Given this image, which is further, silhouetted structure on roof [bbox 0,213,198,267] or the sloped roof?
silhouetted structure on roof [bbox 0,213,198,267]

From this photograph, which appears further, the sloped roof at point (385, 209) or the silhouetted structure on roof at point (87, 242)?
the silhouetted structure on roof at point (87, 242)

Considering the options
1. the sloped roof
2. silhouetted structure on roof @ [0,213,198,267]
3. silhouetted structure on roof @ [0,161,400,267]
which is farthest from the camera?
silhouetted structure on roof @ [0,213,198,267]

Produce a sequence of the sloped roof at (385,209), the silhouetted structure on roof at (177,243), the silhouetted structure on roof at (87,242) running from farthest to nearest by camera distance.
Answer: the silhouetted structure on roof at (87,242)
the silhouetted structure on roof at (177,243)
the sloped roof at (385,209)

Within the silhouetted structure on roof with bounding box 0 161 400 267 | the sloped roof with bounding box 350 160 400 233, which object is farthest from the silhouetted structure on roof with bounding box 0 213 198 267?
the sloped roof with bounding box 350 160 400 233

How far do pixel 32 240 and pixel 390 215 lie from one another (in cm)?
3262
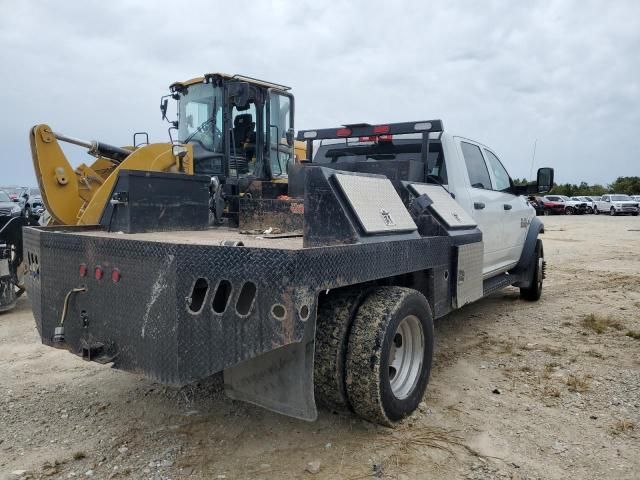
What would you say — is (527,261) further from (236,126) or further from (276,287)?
(276,287)

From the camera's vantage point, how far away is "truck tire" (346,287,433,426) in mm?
3002

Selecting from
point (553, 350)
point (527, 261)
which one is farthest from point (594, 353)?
point (527, 261)

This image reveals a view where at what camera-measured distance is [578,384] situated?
409 centimetres

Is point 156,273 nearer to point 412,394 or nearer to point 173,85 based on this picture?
point 412,394

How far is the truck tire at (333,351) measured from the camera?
3.04 meters

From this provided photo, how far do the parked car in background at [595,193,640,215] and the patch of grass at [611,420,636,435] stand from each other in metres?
39.8

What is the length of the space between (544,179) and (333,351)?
4676 mm

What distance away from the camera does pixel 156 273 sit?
276 cm

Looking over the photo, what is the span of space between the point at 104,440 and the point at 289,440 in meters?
1.13

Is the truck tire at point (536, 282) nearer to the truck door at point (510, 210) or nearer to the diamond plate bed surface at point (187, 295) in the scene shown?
the truck door at point (510, 210)

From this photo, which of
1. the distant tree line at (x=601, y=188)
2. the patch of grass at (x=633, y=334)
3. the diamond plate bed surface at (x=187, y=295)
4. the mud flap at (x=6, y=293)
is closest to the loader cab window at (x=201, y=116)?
the mud flap at (x=6, y=293)

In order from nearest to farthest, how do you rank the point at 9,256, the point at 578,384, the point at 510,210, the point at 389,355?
the point at 389,355, the point at 578,384, the point at 510,210, the point at 9,256

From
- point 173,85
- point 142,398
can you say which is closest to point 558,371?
point 142,398

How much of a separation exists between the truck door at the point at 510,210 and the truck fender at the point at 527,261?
2.8 inches
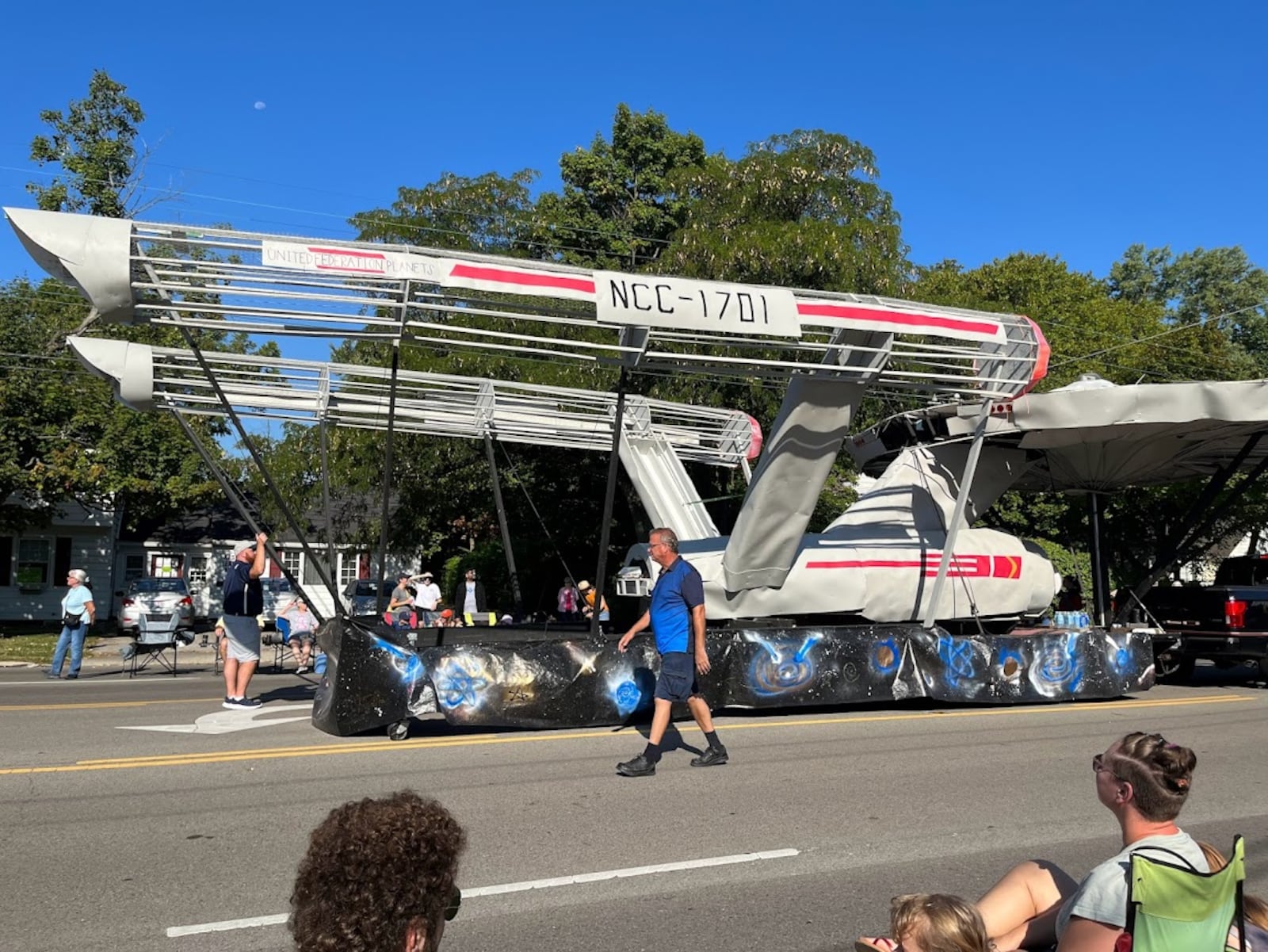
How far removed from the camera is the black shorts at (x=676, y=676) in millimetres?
8750

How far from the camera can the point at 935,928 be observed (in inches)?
122

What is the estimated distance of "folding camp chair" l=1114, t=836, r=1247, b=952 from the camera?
3.04 meters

+ + + + +

**The exercise:** Render all of the material above as a JSON list of strings, with one string for each line, and omit blank lines and the picture placeholders.

**Task response:**
[
  "Given this image, which is further, silhouetted structure on roof [bbox 0,213,198,267] or the sloped roof?",
  "silhouetted structure on roof [bbox 0,213,198,267]",
  "From this photograph, which appears further, the sloped roof at point (385, 209) or the silhouetted structure on roof at point (87, 242)?",
  "the silhouetted structure on roof at point (87, 242)",
  "Considering the options",
  "1. the sloped roof",
  "2. silhouetted structure on roof @ [0,213,198,267]",
  "3. silhouetted structure on roof @ [0,161,400,267]",
  "which is farthest from the camera?",
  "silhouetted structure on roof @ [0,213,198,267]",
  "Produce a sequence of the sloped roof at (385,209), the silhouetted structure on roof at (177,243), the silhouetted structure on roof at (87,242) running from farthest to nearest by camera distance.",
  "Answer: the silhouetted structure on roof at (87,242)",
  "the silhouetted structure on roof at (177,243)",
  "the sloped roof at (385,209)",
  "Within the silhouetted structure on roof with bounding box 0 161 400 267 | the sloped roof with bounding box 350 160 400 233, which object is farthest from the silhouetted structure on roof with bounding box 0 213 198 267?",
  "the sloped roof with bounding box 350 160 400 233",
  "How far do pixel 32 240 and pixel 390 215 lie from one another (in cm)?",
  "3262",
  "What would you say — is (527,261) further from (236,126) or further from (276,287)?",
  "(276,287)",
  "From the camera's vantage point, how far away is \"truck tire\" (346,287,433,426) in mm?",
  "3002",
  "Selecting from",
  "point (553, 350)",
  "point (527, 261)",
  "which one is farthest from point (594, 353)?",
  "point (527, 261)",
  "This image reveals a view where at what camera-measured distance is [578,384] situated?",
  "409 centimetres",
  "Is point 156,273 nearer to point 412,394 or nearer to point 173,85 based on this picture?",
  "point 412,394",
  "How far is the truck tire at (333,351) measured from the camera?",
  "3.04 meters",
  "From this provided photo, how far do the parked car in background at [595,193,640,215] and the patch of grass at [611,420,636,435] stand from each other in metres?",
  "39.8",
  "What is the length of the space between (544,179) and (333,351)?",
  "4676 mm",
  "What distance away from the camera does pixel 156 273 sit?",
  "276 cm",
  "Looking over the photo, what is the span of space between the point at 104,440 and the point at 289,440 in meters?",
  "1.13",
  "Is the truck tire at point (536, 282) nearer to the truck door at point (510, 210) or nearer to the diamond plate bed surface at point (187, 295) in the scene shown?",
  "the truck door at point (510, 210)",
  "From this photo, which of",
  "1. the distant tree line at (x=601, y=188)",
  "2. the patch of grass at (x=633, y=334)",
  "3. the diamond plate bed surface at (x=187, y=295)",
  "4. the mud flap at (x=6, y=293)",
  "is closest to the loader cab window at (x=201, y=116)?",
  "the mud flap at (x=6, y=293)",
  "In order from nearest to farthest, how do you rank the point at 9,256, the point at 578,384, the point at 510,210, the point at 389,355?",
  "the point at 389,355, the point at 578,384, the point at 510,210, the point at 9,256",
  "From",
  "- point 173,85",
  "- point 142,398",
  "can you say which is closest to point 558,371?",
  "point 142,398",
  "How much of a separation exists between the truck door at the point at 510,210 and the truck fender at the point at 527,261?",
  "2.8 inches",
  "How far removed from the camera is the black shorts at (x=676, y=676) in millimetres?",
  "8750",
  "How far from the camera can the point at 935,928 be observed (in inches)?",
  "122",
  "What is the estimated distance of \"folding camp chair\" l=1114, t=836, r=1247, b=952 from the camera?",
  "3.04 meters"
]